Picade is a build-it-yourself retro gaming console built on Raspberry PI. In my case it runs a RetroPie image on top of Ubuntu OS, which means I can exit RetroPie and use full power of Ubuntu console.

To run this solution on Picade, I found it easiest to to create a virtual environment, clone this repository, install all required python packages and run the app from console.

NOTE: I was not able to install tensorflow (and maybe some other) modules on ubuntu, so I ended up creating a new requirements.txt file containing only core modules. It took some refactoring (including introducing useTensorflow setting) and in the end there was now an option to build solution excluding custom AI features (face tracking, gestrure recognition).

You need a keyboard to configure this solution on Picade but once done, only built in controller is enough to run it (assuming all cmd commands are in memory).

Picade Key Configuration

Depending on your Picade input configuration, your keys might not match my setup. My configuration can be found in src\helpers\controlsHelper.py file.
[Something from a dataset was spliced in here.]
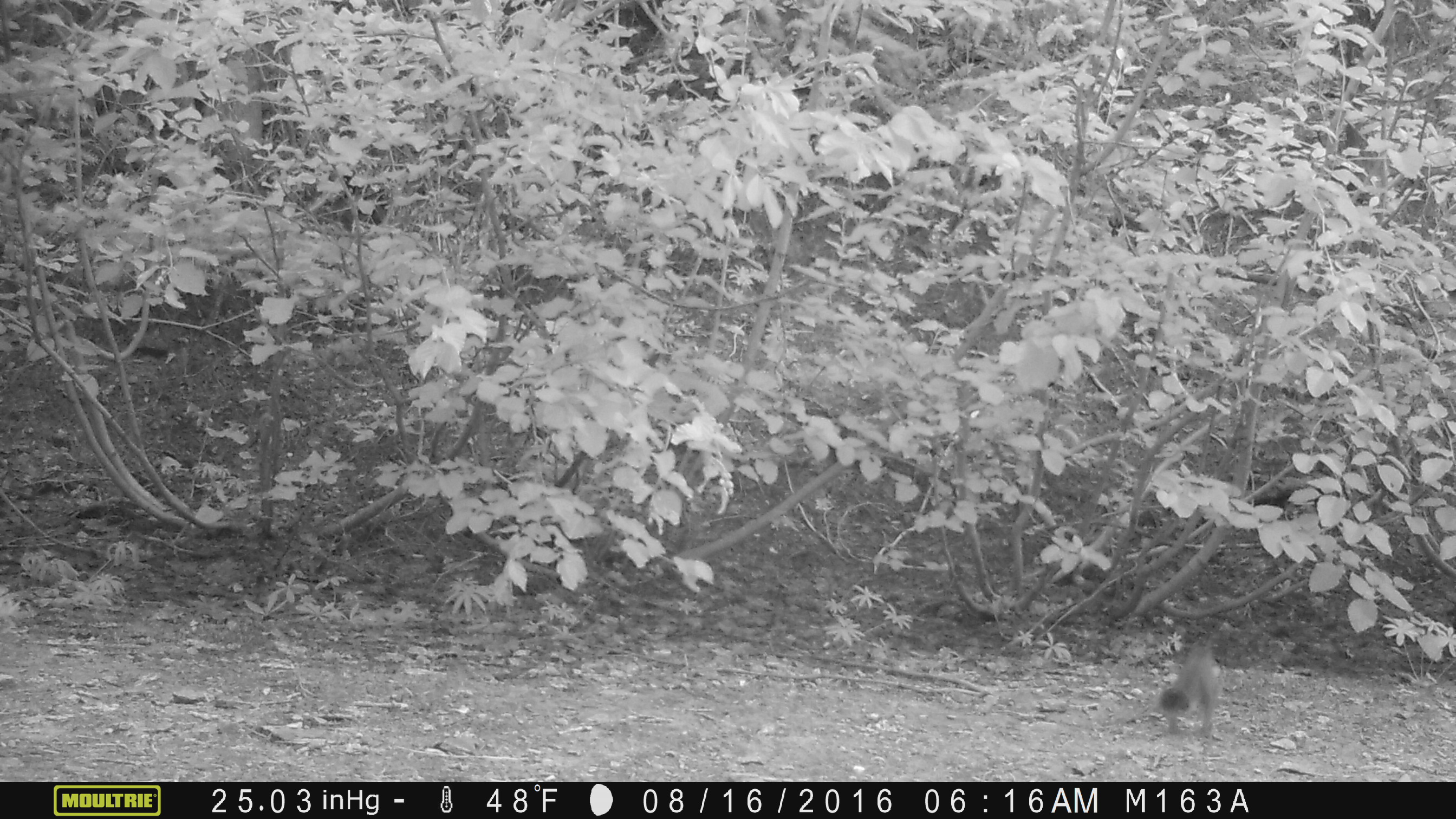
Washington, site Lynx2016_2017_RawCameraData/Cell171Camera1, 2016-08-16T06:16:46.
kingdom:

To find what key IDs your Picade has - you can run a small pygame script that outputs something like: print(pygame.key.name(event.key))
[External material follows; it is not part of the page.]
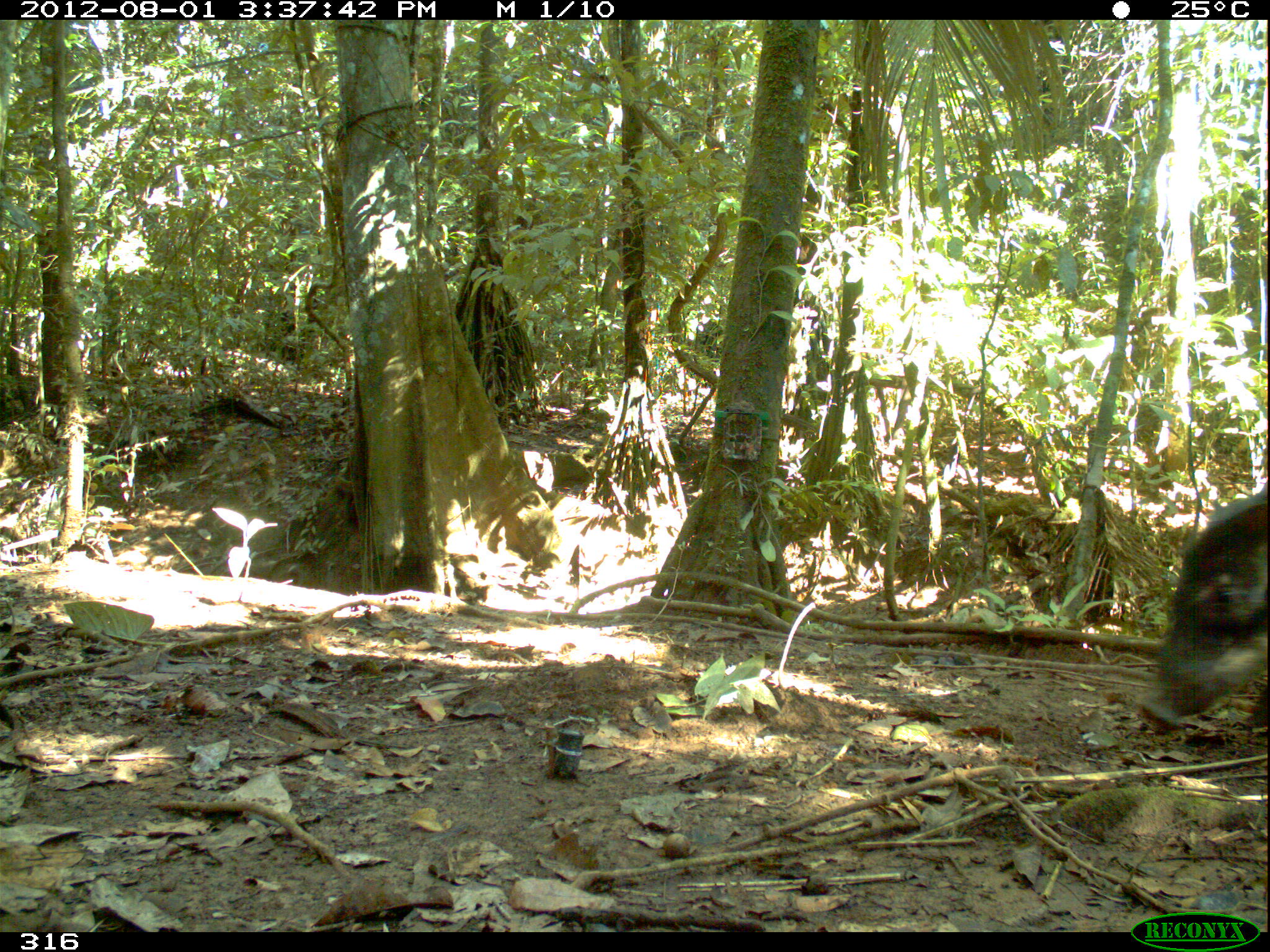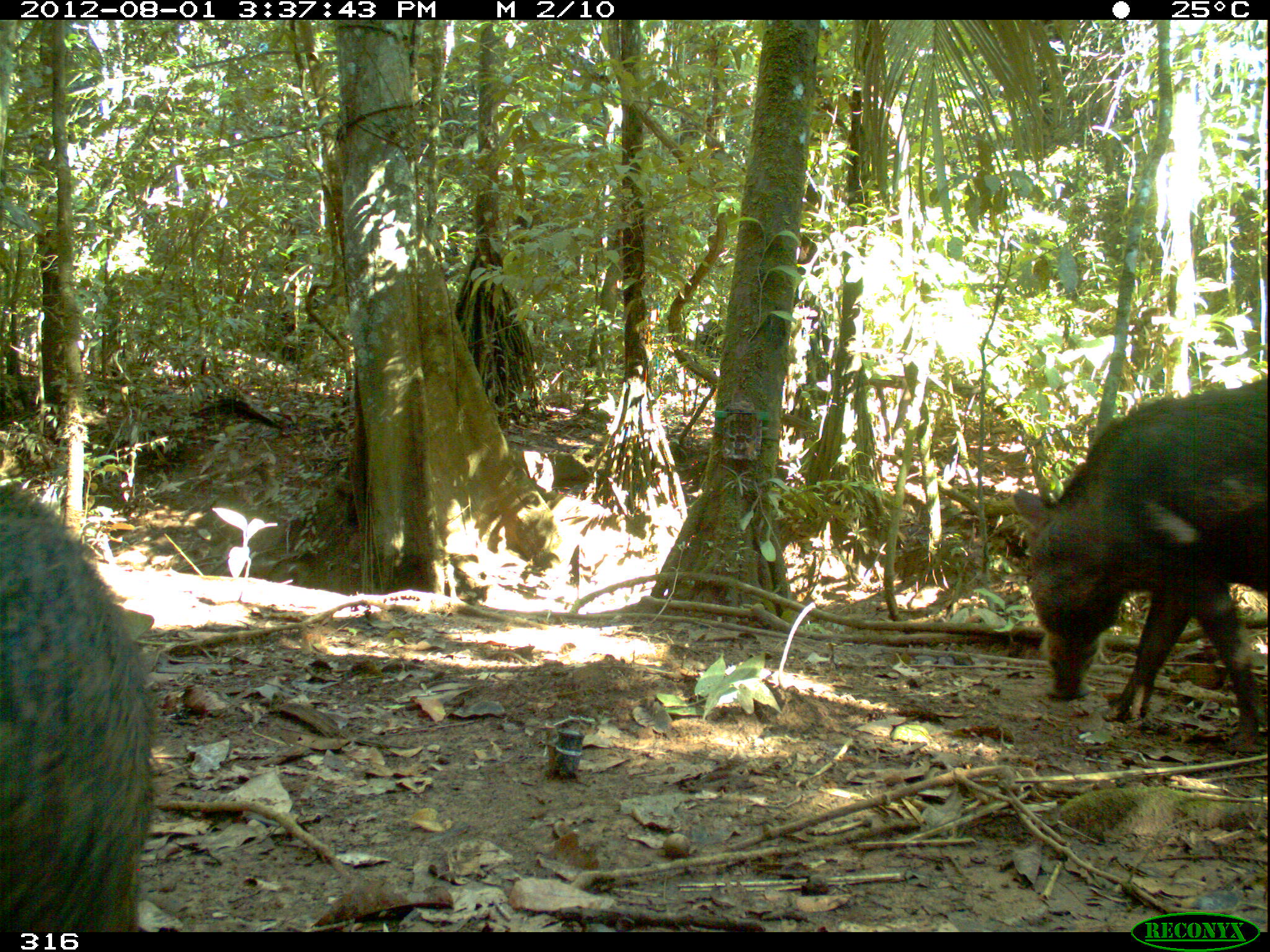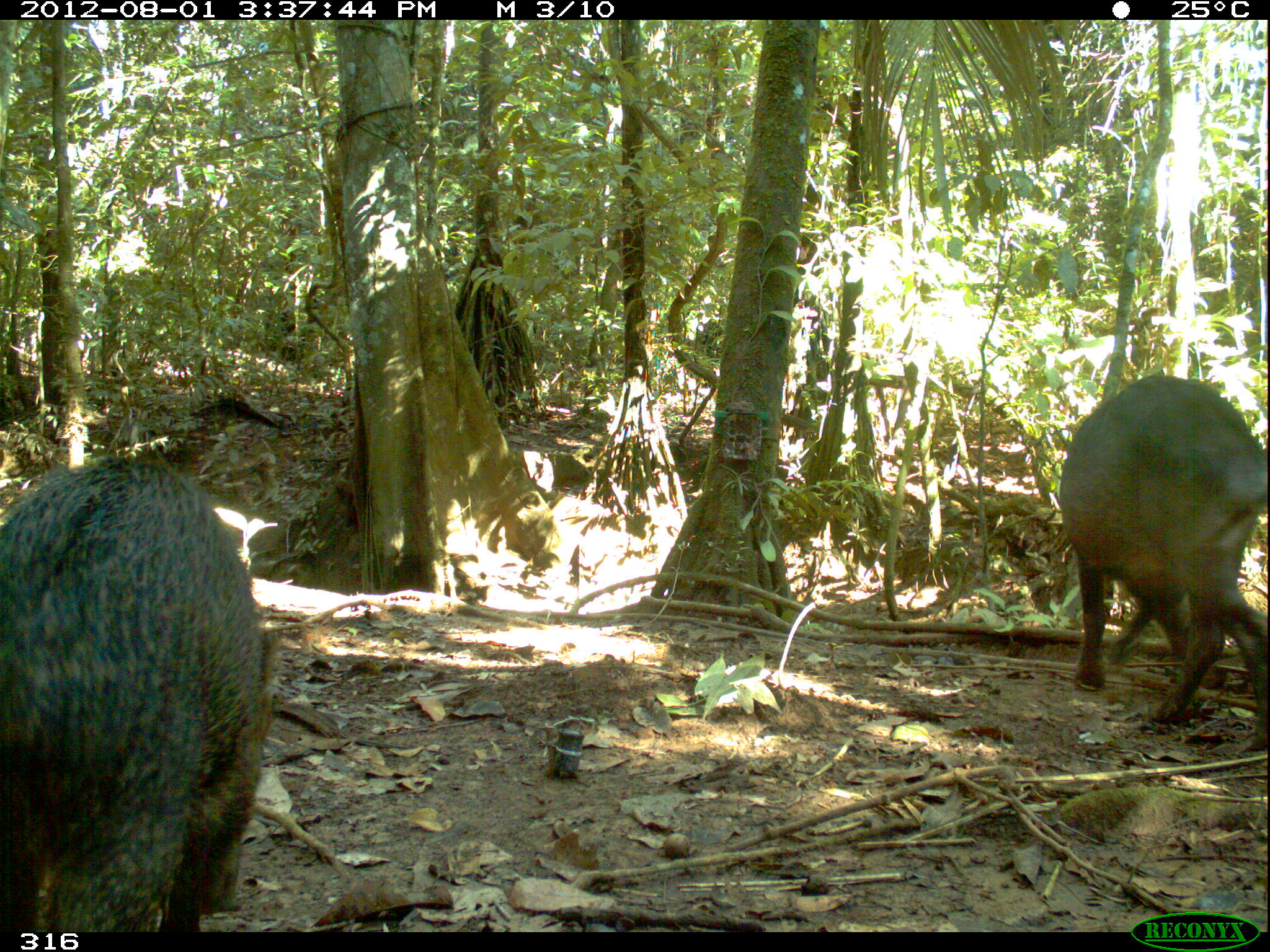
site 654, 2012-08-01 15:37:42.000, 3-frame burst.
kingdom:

How to Configure DroneChallenge on Raspberry

My recollection of how I did this step is pretty bad, but general steps are:

  • Make sure Python 3.8 is installed
  • clone repository to your Raspberry
  • create a virtual environment (venv)
  • in venv - install dependencies from Requirements.txt file
  • run: Python3 main.py

How to run DroneChallenge from Picade

From Picade main menu:

  1. Go to: RetroPie
  2. Connect to Wifi (It helps a lot if your drone Wifi does not have password)
  3. Click: Front Left Black Button (Main Menu)
  4. Go to: Quit -> Quit EmulationStation -> Yes

In Console (move up/down to select commands from history): Right side black button - confirm (enter) From Root:

  1. Cd Desktop/drone/DroneChallenge
  2. Source ../venv/bin/activate (To go out of venv, run command: deactivate)

Lessons Learned

Do things right from step one - the amount of times I refactored this solution is way too high! only because I thought that 'I just need to paste a few code snippets in to make it run and that's it'. The solution grew rapidly, I realised I need virtual environment, requirements file etc. I would've been much easier to inverst time in the begining, plan it out and only then start building.

Document everything! - It's now been over half a year since I last made a change and it's painful to admit how much I forgot already. Especially around configuring environments, builds, package versions.

AI services are available to averyone and it's easy to get started - it takes less than half hour to train your first model, it's free and there's plenty of different services available.